Sekarang pembangkit listrik batu bara itu bisa di bawah atau sekitar US$ 4 sen per kilowatt hour. Adapun pembangkit panas bumi tidak kurang dari US$ 5,5 sen per kilowatt hour. Ekonom bilang lebih mahal US$ 1,5 sen. Saya minta tolong US$ 1,5 sen ini dilawan dengan tiga faktor. Pertama, panas bumi itu non-tradeable, tidak bisa diperdagangkan. Tidak bisa dimasukkan ke dalam koper terus dieks­por. Enggak dipakai pun, tetap ada. Karena itu, kenapa tidak dipa­kai? Kedua, ini pembangkit yang ramah lingkungan. Kalau kita banyak menghasilkan listrik dari panas bumi, bukan cuma dapat listrik, tapi juga dapat pujian dan tidak kecil kemungkinannya dapat duit dari penjualan karbon. Ketiga, selama di dalam bumi masih ada reaksi nuklir dan posisi Indonesia secara geologi masih seperti sekarang, panas bumi tetap akan ada. Kalau tiga faktor itu dihitung, angka US$ 1,5 sen itu enggak mahal.

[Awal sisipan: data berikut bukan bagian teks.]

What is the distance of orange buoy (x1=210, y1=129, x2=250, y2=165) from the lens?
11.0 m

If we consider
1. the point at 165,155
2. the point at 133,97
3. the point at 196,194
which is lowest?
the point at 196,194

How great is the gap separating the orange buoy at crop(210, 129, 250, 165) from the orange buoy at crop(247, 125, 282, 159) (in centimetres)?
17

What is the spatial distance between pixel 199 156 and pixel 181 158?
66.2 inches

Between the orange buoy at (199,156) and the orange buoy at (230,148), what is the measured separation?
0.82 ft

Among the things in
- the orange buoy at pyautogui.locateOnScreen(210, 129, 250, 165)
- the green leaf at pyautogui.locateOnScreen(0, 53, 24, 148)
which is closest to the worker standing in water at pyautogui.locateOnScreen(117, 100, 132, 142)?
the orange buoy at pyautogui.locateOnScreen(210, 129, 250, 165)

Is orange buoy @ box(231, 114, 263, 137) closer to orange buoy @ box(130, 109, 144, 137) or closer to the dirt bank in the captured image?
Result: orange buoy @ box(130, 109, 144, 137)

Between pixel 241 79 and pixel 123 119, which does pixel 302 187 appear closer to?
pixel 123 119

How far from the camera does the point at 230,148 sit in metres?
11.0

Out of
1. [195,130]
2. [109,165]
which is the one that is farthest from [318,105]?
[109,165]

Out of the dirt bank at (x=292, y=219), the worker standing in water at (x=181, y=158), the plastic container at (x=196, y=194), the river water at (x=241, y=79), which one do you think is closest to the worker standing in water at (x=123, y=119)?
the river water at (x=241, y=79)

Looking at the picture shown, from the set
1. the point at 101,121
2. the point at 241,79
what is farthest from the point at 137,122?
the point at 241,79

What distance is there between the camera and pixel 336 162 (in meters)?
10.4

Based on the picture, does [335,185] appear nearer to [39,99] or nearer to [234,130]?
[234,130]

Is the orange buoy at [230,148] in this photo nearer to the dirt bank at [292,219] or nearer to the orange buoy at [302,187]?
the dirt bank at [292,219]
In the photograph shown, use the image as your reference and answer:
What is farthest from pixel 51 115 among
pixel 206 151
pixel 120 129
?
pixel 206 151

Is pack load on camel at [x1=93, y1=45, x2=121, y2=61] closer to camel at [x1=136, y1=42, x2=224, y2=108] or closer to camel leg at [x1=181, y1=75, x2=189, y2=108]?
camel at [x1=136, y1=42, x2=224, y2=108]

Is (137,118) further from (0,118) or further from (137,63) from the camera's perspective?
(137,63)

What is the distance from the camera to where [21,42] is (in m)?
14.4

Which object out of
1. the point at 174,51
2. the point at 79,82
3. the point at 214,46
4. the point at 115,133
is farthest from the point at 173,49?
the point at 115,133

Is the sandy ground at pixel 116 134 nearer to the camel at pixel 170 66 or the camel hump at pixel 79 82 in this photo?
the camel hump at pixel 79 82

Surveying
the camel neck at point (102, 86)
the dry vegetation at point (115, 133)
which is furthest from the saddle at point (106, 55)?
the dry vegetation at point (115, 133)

Kantor Anda sudah membahas soal ini dengan Menteri Keuangan dan Menteri Energi?

Mulai anggota satuan pengamanan sampai presiden, sudah saya sampaikan. Tapi, sekali lagi, lawan saya adalah para ekonom yang mikir-nya... perut (menepuk perutnya keras-keras).

Berapa investasi yang diperlukan untuk membangun pembangkit listrik tenaga panas bumi?

Dalam menghitung investasi pembangkit listrik, kita mesti melihat initial investment dan biaya operation and management. Panas bumi ini capi­tal expenditure-nya besar, tapi operational expenditure-nya kecil.

Mengapa pembangunannya seret? Bukankah sudah ada peminat?

Sampai sekarang belum ada aturan yang membolehkan PLN menjual US$ 6 sen per kilowatt hour. PLN bilang bukan mereka tidak mau, tapi aturan yang tidak membolehkan. Jadi di satu sisi kita royal membiayai mi­nyak bumi, tapi pelit banget mensubsidi yang lain.

Dengan kondisi sekarang, apa sumber energi terbarukan yang paling cocok dikembangkan?

Boleh dibilang biofuel adalah ­unggulan pertama sebagai substitusi­ parsial minyak bumi, karena ­banyak kemajuan yang sudah dihasilkan dari sisi pengetahuan. Sudah sampai pada tingkat komersial dan didukung sumber daya alam. Di antara semua sumber energi terbarukan, biomassa satu-satunya sumber daya yang secara relatif dapat mudah dan langsung dikonversi menjadi bahan bakar ­minyak. Badan Pengkajian dan Pene­rapan Teknologi sudah memiliki pilot project yang memanfaatkan singkong beracun yang tidak bisa dikonsumsi. Ini menghasilkan 8.000 liter bio-etanol per hari. Bahan baku untuk bio-etanol ini ada lebih dari 40 jenis tanam­an. Untuk bahan baku biodiesel, bisa diproduksi dari biji jarak pagar, biji kosambi, atau minyak kelapa sawit.

Di sejumlah daerah, warga memanfaatkan limbah MCK (fasilitas mandi, cuci, kakus) sebagai bahan bakar gas. Kenapa kita tidak memulai dari teknologi yang paling sederhana dengan memanfaatkan MCK?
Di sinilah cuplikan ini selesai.